**PAGE EXCERPT**
---
Most efficient way to compare lists based on their numerical differences?

Question

I am working with lists containing purely numerical data, and I wish to compare one list to another in terms of their numerical differences:

primary_seq = [0, 2, 4, 5, 7, 8, 10]
    ...Code code code
primary_pattern = 2^2^1^2^1^2

sub_seq = [0, 2, 3, 5, 6]
    ...Code code code
sub_pattern = 2^1^2^1

Given this, I would like the program to compare the sub_pattern with the primary_pattern:

>>> primary_pattern >= sub_pattern
>>> True

So, basically,

221212  <--- Above seq.
 2121   <--- This is a section of the above seq.

Answer 1

You can make a class to calculate the pattern 1^2^1^2 and define the sense of >= (which seems to be the in of strings).

class pattern:
  pattern=''
  def __init__(self,lst):
    pat=str([lst[i+1]-lst[i] for i in range(len(lst)-1)])[1:-1]
    self.pattern=pat.replace(', ','^')
  def __repr__(self): return  self.pattern
  def __ge__(self,other): return (other.pattern in self.pattern)
---
Dataset excerpt:
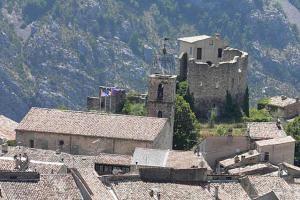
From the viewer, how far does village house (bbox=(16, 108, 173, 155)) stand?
375ft

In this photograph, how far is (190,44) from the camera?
139 meters

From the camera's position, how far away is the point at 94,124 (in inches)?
4569

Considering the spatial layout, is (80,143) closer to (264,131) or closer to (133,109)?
(133,109)

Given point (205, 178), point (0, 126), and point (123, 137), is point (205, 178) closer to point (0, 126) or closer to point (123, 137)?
point (123, 137)

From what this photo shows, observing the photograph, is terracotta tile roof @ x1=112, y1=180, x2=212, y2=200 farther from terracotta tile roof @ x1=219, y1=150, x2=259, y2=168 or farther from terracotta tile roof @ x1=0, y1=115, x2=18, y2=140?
terracotta tile roof @ x1=0, y1=115, x2=18, y2=140

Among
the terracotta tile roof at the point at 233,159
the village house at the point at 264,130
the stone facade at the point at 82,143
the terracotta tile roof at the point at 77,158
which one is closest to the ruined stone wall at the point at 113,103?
the village house at the point at 264,130

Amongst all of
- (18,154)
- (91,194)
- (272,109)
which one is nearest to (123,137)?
(18,154)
---
**REQUIRED ACTIONS**
(1) Recast the records, starting at the line containing "From the camera's" and ending at the last line of the records, as a Markdown table with the columns Number and Record line, omitting blank lines.
(2) Extend the thread on comparing number lists by their differences, picking up after its final line.

**SOLVED TASKS**
(1)
| Number | Record line |
|---|---|
| 1 | From the camera's position, how far away is the point at 94,124 (in inches)? |
| 2 | 4569 |
| 3 | Considering the spatial layout, is (80,143) closer to (264,131) or closer to (133,109)? |
| 4 | (133,109) |
| 5 | Given point (205, 178), point (0, 126), and point (123, 137), is point (205, 178) closer to point (0, 126) or closer to point (123, 137)? |
| 6 | point (123, 137) |
| 7 | From what this photo shows, observing the photograph, is terracotta tile roof @ x1=112, y1=180, x2=212, y2=200 farther from terracotta tile roof @ x1=219, y1=150, x2=259, y2=168 or farther from terracotta tile roof @ x1=0, y1=115, x2=18, y2=140? |
| 8 | terracotta tile roof @ x1=0, y1=115, x2=18, y2=140 |
| 9 | Among |
| 10 | the terracotta tile roof at the point at 233,159 |
| 11 | the village house at the point at 264,130 |
| 12 | the stone facade at the point at 82,143 |
| 13 | the terracotta tile roof at the point at 77,158 |
| 14 | which one is closest to the ruined stone wall at the point at 113,103? |
| 15 | the village house at the point at 264,130 |
| 16 | Amongst all of |
| 17 | - (18,154) |
| 18 | - (91,194) |
| 19 | - (272,109) |
| 20 | which one is nearest to (123,137)? |
| 21 | (18,154) |

(2)
 >>>primary_pattern =pattern(primary_seq) 
 >>>sub_pattern = pattern(sub_seq)
 >>>sub_pattern
 2^1^2^1
 >>>primary_pattern >= sub_pattern
 True

Answer 2

Assuming you mean the sum of differences is greater in one list than another to mean >= then you can zip up the list with itself and sum the differences...

>>> primary_pattern = [abs(a-b) for a,b in zip(primary_seq[1:], primary_seq[:-1])]
>>> sub_pattern = [abs(a-b) for a,b in zip(sub_seq[1:], sub_seq[:-1])]
>>> sum(primary_pattern[1:-1]) >= sum(sub_pattern)
True

Note: If sequences are strictly ordered then you don't need the abs() .